Table 4 The best results for double and triple analysis of the most successful sub-feature groups with IGKNN system (TNI total number of instances, CCI correctly classified instances, k-parameter = 1, distance function: Euclidean, TNS total number of sub-bands, NSS number of sub-bands selected)

Full size table

When Tables 2 and 3 are examined in terms of statistical performance results, it is seen that better results was obtained for LEE sub-feature group after using IGKNN system. The ACC performance result increased almost 2% with effective LEE feature of 22 sub-bands. Namely, 737 of 756 input instances were correctly classified. Moreover, the Kappa value was calculated as 0.933, and determining this value above 0.8 showed that perfect agreement between actual and predicted values existed. In addition, the TP rate, Prec, F, and MCC criteria closest to “1” value was statistically supported by the ACC rate. When the FP rate criterion is considered, it reached the lowest value (0.05) among all FP rate calculations in the study. According to the results in Table 4, the LEE sub-feature group was followed by “LEE-Std value and LEE-Std value-TKEO mean” with 96.69% and 96.42% ACC ratios, respectively. As can be seen from Table 4, as the number of features in the groups increases, the performance results decrease slightly. In spite of this, the decrease in the number of NSS contributes to the decrease in the computational complexity of the system as mentioned previously.

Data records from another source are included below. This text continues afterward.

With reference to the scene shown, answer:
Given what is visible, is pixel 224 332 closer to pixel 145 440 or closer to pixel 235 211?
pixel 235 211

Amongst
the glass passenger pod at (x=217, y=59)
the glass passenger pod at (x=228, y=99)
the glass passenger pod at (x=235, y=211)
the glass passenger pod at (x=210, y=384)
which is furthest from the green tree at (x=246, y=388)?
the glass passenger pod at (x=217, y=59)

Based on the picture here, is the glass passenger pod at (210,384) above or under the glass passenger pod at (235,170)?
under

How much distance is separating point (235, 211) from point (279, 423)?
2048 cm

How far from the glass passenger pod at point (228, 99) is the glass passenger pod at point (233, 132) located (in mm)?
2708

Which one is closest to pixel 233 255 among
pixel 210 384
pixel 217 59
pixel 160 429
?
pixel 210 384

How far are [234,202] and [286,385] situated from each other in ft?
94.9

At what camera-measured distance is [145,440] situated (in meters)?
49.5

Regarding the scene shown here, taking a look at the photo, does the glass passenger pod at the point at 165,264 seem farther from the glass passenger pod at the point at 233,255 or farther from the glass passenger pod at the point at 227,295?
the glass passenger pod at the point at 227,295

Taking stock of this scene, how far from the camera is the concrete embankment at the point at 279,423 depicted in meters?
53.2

Finally, in Table 5, only the information gain rates of the LEE sub-feature set from which the best performance was obtained are given as an example. According to this table, the ratios of 14 out of 36 features were obtained as “0”. The other 22 features were selected for the next step, which was the classification process.

Table 5 Gain ratios of LEE sub-feature set for 22 sub-bands

Full size table

Figure 6 shows the ROC and PRC curves for the values indicated in the LEE sub-feature group in Table 4. The ROC curve area is the most preferred ROC statistic. Additionally, the balance between precision and recall should be created because these metrics are inversely related. The balance between these two metrics is stated by the PRC curve. In this study, the ROC and PRC criteria exceeded the value of 0.95 after using the IGKNN system and again demonstrated the high success of classification.

Discussion

The PD is a stealthy brain disorder that progresses slowly. As in any disease, early diagnosis is likely to improve PD patients’ quality of life. People diagnosed in the early stage of the disease can shape their new life according to this situation and take the necessary precautions. There are several diagnostic methods of this disease, including the analysis of the audio signals [49]. Expert systems can be used in real-life applications in the areas with medical deficiencies for PD, which can be diagnosed from these signals under specialist supervision. These systems can also help physicians strengthen the diagnosis with high success rates in existing health institutions. In addition, if the proposed system can be made available to people online, this type of system can contribute to directing the individuals suspected of having this disease to a specialist physician in the field. For this purpose, in this study, it was proposed to design an expert analysis system that could work with fast and high accuracy in real-life in addition to the virtual environment and can automatically diagnose PD from the audio signals of the individual.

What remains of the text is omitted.